-- start --

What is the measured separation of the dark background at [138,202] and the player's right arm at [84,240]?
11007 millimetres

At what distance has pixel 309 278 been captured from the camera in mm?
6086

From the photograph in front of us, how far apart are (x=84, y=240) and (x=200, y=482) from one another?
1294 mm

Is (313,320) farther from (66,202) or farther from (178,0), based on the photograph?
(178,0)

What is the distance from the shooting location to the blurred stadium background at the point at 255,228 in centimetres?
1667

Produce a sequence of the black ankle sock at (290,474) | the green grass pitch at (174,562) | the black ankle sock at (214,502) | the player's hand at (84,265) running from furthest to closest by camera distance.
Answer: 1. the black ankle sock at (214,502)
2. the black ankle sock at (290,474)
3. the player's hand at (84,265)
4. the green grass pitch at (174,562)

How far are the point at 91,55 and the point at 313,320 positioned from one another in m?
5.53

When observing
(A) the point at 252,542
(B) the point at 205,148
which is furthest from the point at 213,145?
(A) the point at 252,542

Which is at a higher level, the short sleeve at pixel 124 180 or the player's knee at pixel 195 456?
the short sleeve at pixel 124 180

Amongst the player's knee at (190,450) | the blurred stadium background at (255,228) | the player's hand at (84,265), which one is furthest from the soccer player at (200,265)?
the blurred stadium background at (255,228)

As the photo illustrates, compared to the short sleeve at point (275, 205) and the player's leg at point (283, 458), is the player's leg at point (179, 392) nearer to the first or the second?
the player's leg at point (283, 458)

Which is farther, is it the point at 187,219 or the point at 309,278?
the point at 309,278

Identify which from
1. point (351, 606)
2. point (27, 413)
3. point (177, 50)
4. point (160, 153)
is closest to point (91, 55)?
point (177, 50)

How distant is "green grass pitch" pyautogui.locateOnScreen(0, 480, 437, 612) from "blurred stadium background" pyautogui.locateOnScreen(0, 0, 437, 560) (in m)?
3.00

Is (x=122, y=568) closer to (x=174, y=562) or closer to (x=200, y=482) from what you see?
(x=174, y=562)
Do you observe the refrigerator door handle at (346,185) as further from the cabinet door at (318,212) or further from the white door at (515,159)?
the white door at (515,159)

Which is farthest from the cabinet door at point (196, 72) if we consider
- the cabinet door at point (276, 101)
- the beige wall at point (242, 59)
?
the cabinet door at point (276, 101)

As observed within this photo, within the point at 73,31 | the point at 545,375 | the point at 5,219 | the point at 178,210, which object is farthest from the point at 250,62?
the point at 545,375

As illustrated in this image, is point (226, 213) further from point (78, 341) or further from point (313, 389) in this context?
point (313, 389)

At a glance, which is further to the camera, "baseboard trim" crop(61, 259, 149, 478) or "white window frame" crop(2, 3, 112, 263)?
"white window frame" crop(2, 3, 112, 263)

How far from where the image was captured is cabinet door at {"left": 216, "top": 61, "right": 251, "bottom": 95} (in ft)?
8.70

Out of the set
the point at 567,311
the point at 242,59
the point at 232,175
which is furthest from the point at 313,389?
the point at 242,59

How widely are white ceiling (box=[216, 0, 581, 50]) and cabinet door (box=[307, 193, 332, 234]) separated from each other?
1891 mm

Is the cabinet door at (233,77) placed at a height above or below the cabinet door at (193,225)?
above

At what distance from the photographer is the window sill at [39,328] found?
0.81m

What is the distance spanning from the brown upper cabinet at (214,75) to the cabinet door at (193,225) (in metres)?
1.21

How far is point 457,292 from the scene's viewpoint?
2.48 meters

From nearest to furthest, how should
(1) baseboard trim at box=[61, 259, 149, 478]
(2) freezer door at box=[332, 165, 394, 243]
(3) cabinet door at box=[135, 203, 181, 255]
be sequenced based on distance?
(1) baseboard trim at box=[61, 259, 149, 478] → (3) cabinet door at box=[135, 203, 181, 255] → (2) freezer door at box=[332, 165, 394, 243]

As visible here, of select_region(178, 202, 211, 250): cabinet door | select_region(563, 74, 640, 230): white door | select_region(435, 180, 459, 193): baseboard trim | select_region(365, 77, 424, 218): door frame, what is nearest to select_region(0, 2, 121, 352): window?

-- end --

* Goal *
Return every line of the entries above, unchanged, starting with the line that contains "How far is point" and going on through the final line of the entries.

* Solution below *
How far is point 457,292 from the scene's viewpoint?
2.48 meters

From nearest to furthest, how should
(1) baseboard trim at box=[61, 259, 149, 478]
(2) freezer door at box=[332, 165, 394, 243]
(3) cabinet door at box=[135, 203, 181, 255]
be sequenced based on distance?
(1) baseboard trim at box=[61, 259, 149, 478] → (3) cabinet door at box=[135, 203, 181, 255] → (2) freezer door at box=[332, 165, 394, 243]

As visible here, of select_region(178, 202, 211, 250): cabinet door | select_region(563, 74, 640, 230): white door | select_region(435, 180, 459, 193): baseboard trim | select_region(365, 77, 424, 218): door frame, what is nearest to select_region(0, 2, 121, 352): window?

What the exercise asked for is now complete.